Let’s Talk Mindful Eating


If you’ve kept up with us for awhile, you know that we love holidays! March is National Nutrition Month. We asked our very own Nutrition Expert & Registered Dietitian, Lauren Dimitrov, to give us the expert’s guide on nutrition and healthy eating.

IMG_0008RTWhat is mindful eating? Contrary to popular belief, it isn’t just what we eat that’s important but how, where, when, and why we eat. Setting goals to include a mindful eating pattern, including foods that are both nutritious and flavorful, is a great way to begin savoring the flavor of eating right.

I will always stress that what you eat is important.  A healthy meal plan will help you to stay on track. Planning ahead will take some effort but it gets easier the more you do it. My family & I have a busy schedule, not to mention a variety of food preferences. Looking at our week in advance, planning meals and grocery shopping helps make the process easier. I always factor in a few meals away from home. From time to time, I get off track with my planning, if we have just come back from a trip for example. Meal planning allows me to know what I am making and alleviates the stress of “what are we going to eat”?

Mindful eating also includes how we eat. Are you a fast eater? It  takes 20 minutes for your brain to recognize that your stomach is full. When we eat rapidly, it is easier to overeat because we are not allowing our brains the time it needs to recognize that we are satisfied.
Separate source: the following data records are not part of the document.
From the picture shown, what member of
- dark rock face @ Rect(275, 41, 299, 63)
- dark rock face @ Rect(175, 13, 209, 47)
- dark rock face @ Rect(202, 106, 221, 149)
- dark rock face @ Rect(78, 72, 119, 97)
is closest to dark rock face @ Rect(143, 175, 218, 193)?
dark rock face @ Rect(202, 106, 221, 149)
Take time to experience the the flavor of different foods. This will also help you to control your portion sizes and avoid overeating.

Where we eat also also plays a role in mindful eating. Depending on the day, most of us will eat in multiple locations. I most always begin my day eating breakfast at home with my children. We eat at the table, without distractions (no TV or electronics). I can choose healthy foods, take time to savor the flavors, and enjoy family time. On weekends we often go out to restaurants. Plan ahead and remain mindful of your choices as well as portion sizes when eating out.  

Maintain a meal pattern of when you eat as much as you are able. This allows your body to know when to expect food and help to regulate things such as blood glucose levels. Aim to eat 3 meals and 1-2 healthy snacks per day. The meal I most often see clients skip is breakfast. Try to avoid this & start your day off right with lean protein, fruits, vegetables and whole grains.

Being mindful of why you eat can affect what, how, where, and when you eat. We all eat to nourish our bodies. Some people eat more when they are stressed or depressed, others eat more when they are celebrating or happy.

Go out there &  mindfully explore new foods and flavors. You will increase your nutrition and eating pleasure by expanding your range of food choices. When shopping, include a new fruit, vegetable, or grain for you and your family to try. Remember, food is wonderful at helping to nourish our relationships, just as it nourishes our bodies.